By June, one million people in Ontario alone had lost their job. The following month, as the first wave of the pandemic began to teeter off, Ontario added 151,000 new jobs, but the majority were part-time positions.
Where are we now: The Canadian Federation of Independent Businesses has said that one in six, or about 181,000 small business owners, are seriously contemplating permanently closing as a result of the pandemic.
A number of family favourite restaurants and bakeries have already shuttered, claiming they just weren’t able to keep up with the financial burden of COVID-19.
Business owners have expressed concern that they have been ordered to close in Ontario while big-box stores have been allowed to operate. Some people have tried to reopen against government orders, and in some cases that has resulted in charges.
CERB officially ended in September.
‘A light at the end of the tunnel’: COVID-19 vaccinations begin
How it started: Health Canada approved both the Pfizer-BioNTech vaccine and the Moderna COVD-19 vaccine in December. Shipments of doses started within a week and soon after, select groups of health-care workers in Ontario received their first shots.
Both vaccines require a second dose be provided either 21 days or 28 days later.
Ford has repeatedly called the COVID-19 vaccine “ a light at the end of the tunnel,” saying the shots could make the difference between life and death.
Where are we now: Ontario is currently in “ Phase 1” of its three-phase vaccine distribution plan.
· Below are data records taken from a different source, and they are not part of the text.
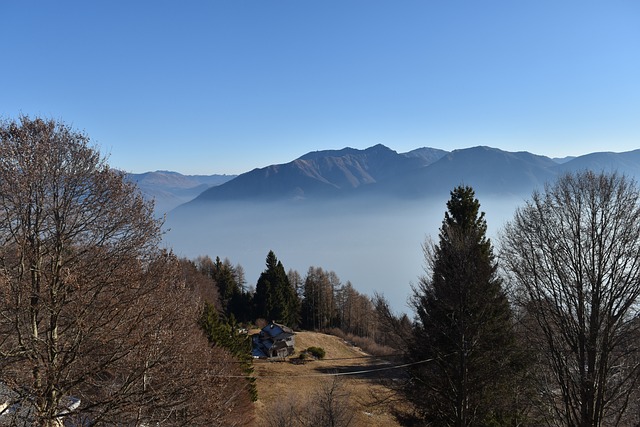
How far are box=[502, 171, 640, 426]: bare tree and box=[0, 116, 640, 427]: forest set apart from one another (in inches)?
1.5

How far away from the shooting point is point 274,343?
48.8 metres

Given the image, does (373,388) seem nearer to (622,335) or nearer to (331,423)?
(331,423)

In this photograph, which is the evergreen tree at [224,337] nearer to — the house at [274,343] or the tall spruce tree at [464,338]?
the tall spruce tree at [464,338]

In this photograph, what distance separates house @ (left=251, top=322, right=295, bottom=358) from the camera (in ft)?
158

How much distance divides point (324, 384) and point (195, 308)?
14.5 meters

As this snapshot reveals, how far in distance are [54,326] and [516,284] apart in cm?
1225

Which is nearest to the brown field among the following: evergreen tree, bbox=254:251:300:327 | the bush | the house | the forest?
the bush

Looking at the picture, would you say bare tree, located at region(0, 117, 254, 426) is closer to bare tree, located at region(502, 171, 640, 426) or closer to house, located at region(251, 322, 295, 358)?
bare tree, located at region(502, 171, 640, 426)

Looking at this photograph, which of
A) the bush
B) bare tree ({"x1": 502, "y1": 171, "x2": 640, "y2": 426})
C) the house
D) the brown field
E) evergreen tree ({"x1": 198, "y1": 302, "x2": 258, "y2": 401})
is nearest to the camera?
bare tree ({"x1": 502, "y1": 171, "x2": 640, "y2": 426})

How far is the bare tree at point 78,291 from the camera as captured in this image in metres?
7.71

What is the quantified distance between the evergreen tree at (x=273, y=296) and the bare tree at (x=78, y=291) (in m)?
56.7

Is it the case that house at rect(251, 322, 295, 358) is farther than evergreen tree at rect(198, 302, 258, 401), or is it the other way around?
house at rect(251, 322, 295, 358)

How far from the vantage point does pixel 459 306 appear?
13.4 m

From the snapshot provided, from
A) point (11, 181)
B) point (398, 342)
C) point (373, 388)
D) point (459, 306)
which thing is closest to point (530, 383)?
point (459, 306)
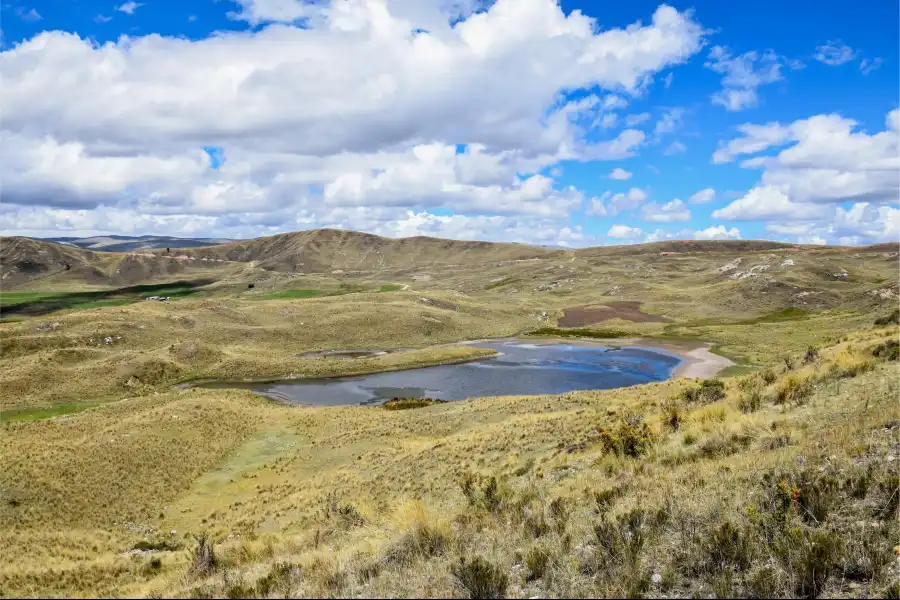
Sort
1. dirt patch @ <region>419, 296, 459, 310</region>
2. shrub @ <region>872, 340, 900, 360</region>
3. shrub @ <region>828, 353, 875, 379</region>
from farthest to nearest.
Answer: dirt patch @ <region>419, 296, 459, 310</region>, shrub @ <region>872, 340, 900, 360</region>, shrub @ <region>828, 353, 875, 379</region>

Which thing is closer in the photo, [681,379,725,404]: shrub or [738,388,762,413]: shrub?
[738,388,762,413]: shrub

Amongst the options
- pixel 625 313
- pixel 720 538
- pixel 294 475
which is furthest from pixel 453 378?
pixel 625 313

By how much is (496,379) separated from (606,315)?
6017 centimetres

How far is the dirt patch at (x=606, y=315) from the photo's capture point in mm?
106375

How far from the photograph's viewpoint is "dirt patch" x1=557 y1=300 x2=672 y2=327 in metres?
106

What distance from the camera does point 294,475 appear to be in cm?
2933

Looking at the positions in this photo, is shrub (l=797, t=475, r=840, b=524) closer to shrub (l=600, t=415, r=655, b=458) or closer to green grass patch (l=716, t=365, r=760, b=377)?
shrub (l=600, t=415, r=655, b=458)

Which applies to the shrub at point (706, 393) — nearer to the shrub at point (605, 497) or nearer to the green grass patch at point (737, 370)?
the shrub at point (605, 497)

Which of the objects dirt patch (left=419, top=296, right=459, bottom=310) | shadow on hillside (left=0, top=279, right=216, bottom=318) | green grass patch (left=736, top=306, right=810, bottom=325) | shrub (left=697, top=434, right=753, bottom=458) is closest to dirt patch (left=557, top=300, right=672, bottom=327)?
green grass patch (left=736, top=306, right=810, bottom=325)

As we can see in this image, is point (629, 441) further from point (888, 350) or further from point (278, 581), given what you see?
point (888, 350)

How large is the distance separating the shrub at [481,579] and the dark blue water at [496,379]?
47010mm

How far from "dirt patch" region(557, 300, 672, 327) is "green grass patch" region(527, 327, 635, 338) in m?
7.60

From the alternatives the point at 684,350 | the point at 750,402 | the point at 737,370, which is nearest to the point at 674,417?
the point at 750,402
This phase focuses on four target groups--residents, essential caregivers and staff of congregate setting for seniors, health-care workers, adults in First Nations, Métis, and Inuit populations, and adult recipients of chronic home health care.
In mid-January, the government released a list of people eligible for the vaccine in Phase 2, which is set to begin sometime in mid-April.
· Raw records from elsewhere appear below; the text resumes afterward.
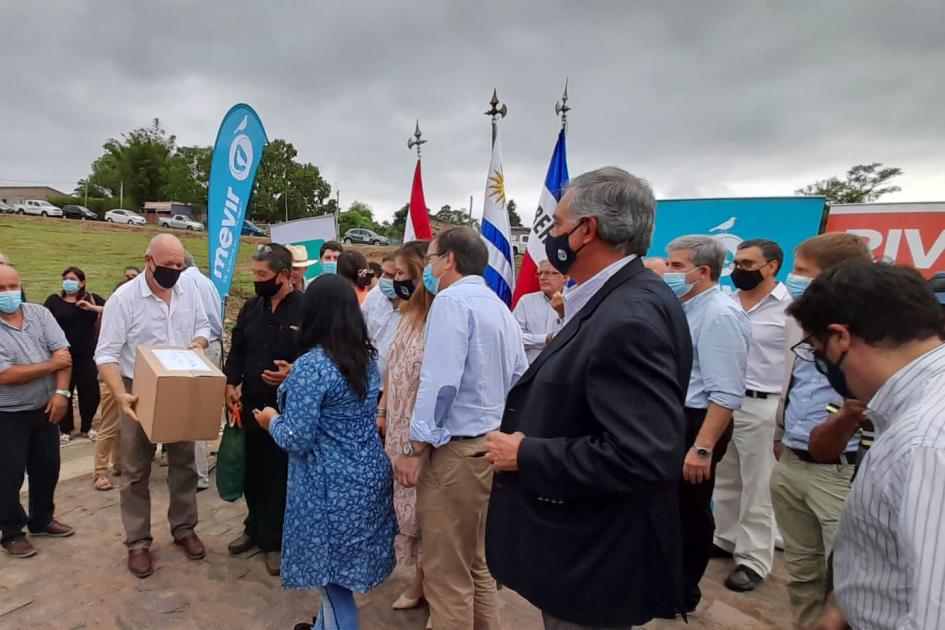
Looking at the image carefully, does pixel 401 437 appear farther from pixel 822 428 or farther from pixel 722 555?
pixel 722 555

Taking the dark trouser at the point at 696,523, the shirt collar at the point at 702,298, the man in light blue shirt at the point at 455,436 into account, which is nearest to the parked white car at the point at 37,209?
the man in light blue shirt at the point at 455,436

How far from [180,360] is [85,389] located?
147 inches

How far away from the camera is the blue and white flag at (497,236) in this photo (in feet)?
17.9

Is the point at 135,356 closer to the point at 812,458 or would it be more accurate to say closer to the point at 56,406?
the point at 56,406

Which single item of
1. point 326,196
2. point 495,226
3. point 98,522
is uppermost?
point 326,196

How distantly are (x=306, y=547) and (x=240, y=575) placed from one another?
1.36 meters

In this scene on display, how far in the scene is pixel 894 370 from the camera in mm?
1124

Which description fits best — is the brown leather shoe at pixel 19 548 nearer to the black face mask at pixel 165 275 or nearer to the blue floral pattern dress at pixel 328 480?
the black face mask at pixel 165 275

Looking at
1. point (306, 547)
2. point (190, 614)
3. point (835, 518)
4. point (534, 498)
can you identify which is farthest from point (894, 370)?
point (190, 614)

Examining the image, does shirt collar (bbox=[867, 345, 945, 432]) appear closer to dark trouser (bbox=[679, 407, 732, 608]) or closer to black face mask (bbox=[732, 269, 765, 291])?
dark trouser (bbox=[679, 407, 732, 608])

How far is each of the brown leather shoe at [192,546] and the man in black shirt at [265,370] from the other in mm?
176

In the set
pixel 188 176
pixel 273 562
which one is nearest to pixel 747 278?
pixel 273 562

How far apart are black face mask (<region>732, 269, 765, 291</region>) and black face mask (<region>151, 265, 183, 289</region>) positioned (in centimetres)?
373

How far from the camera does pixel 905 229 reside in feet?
14.0
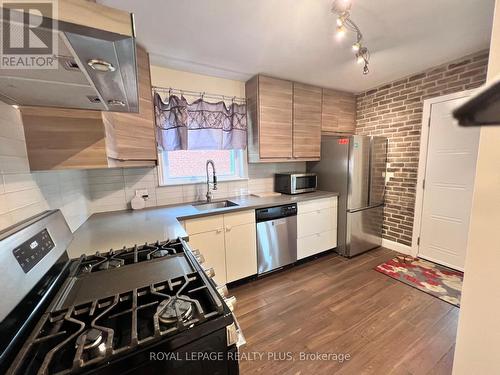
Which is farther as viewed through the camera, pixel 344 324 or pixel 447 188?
pixel 447 188

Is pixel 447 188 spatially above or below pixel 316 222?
above

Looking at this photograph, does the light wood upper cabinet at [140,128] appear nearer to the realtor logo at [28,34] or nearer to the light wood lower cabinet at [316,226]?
the realtor logo at [28,34]

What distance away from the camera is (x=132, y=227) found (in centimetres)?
158

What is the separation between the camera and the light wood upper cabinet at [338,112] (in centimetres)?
299

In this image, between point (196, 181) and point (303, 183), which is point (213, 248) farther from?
point (303, 183)

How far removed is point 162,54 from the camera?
1969 mm

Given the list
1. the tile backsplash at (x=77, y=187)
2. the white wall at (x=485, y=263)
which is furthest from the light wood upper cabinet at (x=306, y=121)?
the white wall at (x=485, y=263)

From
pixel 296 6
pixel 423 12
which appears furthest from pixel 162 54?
pixel 423 12

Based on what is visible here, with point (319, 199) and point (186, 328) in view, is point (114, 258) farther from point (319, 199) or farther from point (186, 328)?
→ point (319, 199)

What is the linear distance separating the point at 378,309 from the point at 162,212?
7.28 feet

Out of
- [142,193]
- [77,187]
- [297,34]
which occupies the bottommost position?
[142,193]

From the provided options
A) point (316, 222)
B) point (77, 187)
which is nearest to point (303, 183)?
point (316, 222)

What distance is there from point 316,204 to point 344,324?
133 centimetres

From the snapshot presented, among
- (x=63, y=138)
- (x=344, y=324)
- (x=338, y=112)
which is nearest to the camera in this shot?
(x=63, y=138)
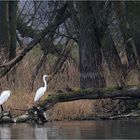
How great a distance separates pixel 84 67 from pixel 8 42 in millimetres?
6487

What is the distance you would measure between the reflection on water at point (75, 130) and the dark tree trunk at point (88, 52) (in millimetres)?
4598

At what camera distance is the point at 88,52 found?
30.9 metres

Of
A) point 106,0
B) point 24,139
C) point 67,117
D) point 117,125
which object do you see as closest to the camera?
point 24,139

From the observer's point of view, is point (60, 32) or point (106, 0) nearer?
point (106, 0)

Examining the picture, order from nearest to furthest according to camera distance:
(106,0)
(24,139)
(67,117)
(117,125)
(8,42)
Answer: (24,139) < (117,125) < (67,117) < (106,0) < (8,42)

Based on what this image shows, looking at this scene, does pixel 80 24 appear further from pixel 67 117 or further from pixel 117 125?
pixel 117 125

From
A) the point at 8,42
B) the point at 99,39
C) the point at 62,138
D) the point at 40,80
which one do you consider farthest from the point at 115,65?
the point at 62,138

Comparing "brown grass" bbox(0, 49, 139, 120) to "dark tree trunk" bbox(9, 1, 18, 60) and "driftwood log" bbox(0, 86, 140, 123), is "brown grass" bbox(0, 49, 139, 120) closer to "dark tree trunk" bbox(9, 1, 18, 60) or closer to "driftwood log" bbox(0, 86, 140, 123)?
"dark tree trunk" bbox(9, 1, 18, 60)

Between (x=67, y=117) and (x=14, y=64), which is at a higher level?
(x=14, y=64)

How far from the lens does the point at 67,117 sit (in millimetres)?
27594

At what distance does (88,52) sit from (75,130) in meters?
8.67

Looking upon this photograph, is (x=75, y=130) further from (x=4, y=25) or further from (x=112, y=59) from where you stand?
(x=4, y=25)

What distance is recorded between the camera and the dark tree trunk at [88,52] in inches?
1208

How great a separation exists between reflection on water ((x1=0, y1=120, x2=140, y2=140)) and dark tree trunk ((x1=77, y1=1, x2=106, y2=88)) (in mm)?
4598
However, last week Canadian officials said there will be a delay in the shipments of the Pfizer-BioNTech COVID-19 vaccine due to production issues in Belgium. As a result, a number of vaccine appointments have been cancelled. It is unclear how these delays will impact the province’s overall timeline for vaccinations.
As of Sunday, 62,881 people in Ontario have received the complete two doses of the COVID-19 vaccine.
Not all bad
During a time in which it would have been easier to act selfishly, most Ontarians supported one another. They stood outside their homes at 6:30 p.m. every night to clap and cheer for the front-line workers risking their lives to take care of those who were sick, they offered free food to health-care workers, seniors and the homeless, and they crafted Christmas cards for those living in isolation.
Ontarians did their best to support local establishments, explored their own backyards when they couldn’t travel and learned to bake bread (or in the premier’s case, cheesecake).
Families and friends were torn apart in 2020—whether by a geographical border, a hospital window or a lockdown order—and yet, people still stood shoulder-to-shoulder throughout the tragedy, offering their support, compassion and kindness to those who needed it the most.